------ Data rows ------

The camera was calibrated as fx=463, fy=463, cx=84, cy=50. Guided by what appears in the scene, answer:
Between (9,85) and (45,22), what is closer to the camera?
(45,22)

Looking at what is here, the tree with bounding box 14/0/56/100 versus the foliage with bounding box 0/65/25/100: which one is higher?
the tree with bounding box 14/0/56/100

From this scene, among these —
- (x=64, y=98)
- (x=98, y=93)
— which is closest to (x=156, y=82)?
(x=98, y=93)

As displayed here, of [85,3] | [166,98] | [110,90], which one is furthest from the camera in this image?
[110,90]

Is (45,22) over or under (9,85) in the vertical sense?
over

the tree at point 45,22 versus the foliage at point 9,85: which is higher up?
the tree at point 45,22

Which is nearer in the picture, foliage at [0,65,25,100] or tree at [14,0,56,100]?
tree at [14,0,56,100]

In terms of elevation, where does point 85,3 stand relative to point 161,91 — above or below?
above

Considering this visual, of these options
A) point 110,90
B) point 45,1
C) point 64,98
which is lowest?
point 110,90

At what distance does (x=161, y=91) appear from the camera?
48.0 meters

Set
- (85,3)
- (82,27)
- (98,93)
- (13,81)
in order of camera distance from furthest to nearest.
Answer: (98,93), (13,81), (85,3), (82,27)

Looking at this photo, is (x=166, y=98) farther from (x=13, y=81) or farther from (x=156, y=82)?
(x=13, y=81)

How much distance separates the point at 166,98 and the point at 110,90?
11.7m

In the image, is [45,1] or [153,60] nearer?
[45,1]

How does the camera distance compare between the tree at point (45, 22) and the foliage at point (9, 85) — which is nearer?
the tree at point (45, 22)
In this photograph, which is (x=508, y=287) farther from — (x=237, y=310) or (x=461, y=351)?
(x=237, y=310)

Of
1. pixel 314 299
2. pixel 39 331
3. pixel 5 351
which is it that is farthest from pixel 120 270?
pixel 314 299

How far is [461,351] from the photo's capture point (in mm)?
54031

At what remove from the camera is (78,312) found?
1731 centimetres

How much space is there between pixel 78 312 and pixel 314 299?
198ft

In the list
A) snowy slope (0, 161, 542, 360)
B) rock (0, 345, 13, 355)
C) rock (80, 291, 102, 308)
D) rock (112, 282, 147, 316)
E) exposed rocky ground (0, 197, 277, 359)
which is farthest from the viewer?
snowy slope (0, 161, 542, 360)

------

» **Exercise task**
Starting with the line containing "How far is [461,351]" and going on through the end of the records, rewrite each line as a row of a Markdown table with the columns Row and Line. Number the rows in order and leave out blank lines.

» **Written solution**
| Row | Line |
|---|---|
| 1 | How far is [461,351] from the photo's capture point (in mm)? |
| 2 | 54031 |
| 3 | At what remove from the camera is (78,312) found? |
| 4 | 1731 centimetres |
| 5 | How much space is there between pixel 78 312 and pixel 314 299? |
| 6 | 198ft |
| 7 | In the list |
| 8 | A) snowy slope (0, 161, 542, 360) |
| 9 | B) rock (0, 345, 13, 355) |
| 10 | C) rock (80, 291, 102, 308) |
| 11 | D) rock (112, 282, 147, 316) |
| 12 | E) exposed rocky ground (0, 197, 277, 359) |
| 13 | which is farthest from the viewer? |
| 14 | snowy slope (0, 161, 542, 360) |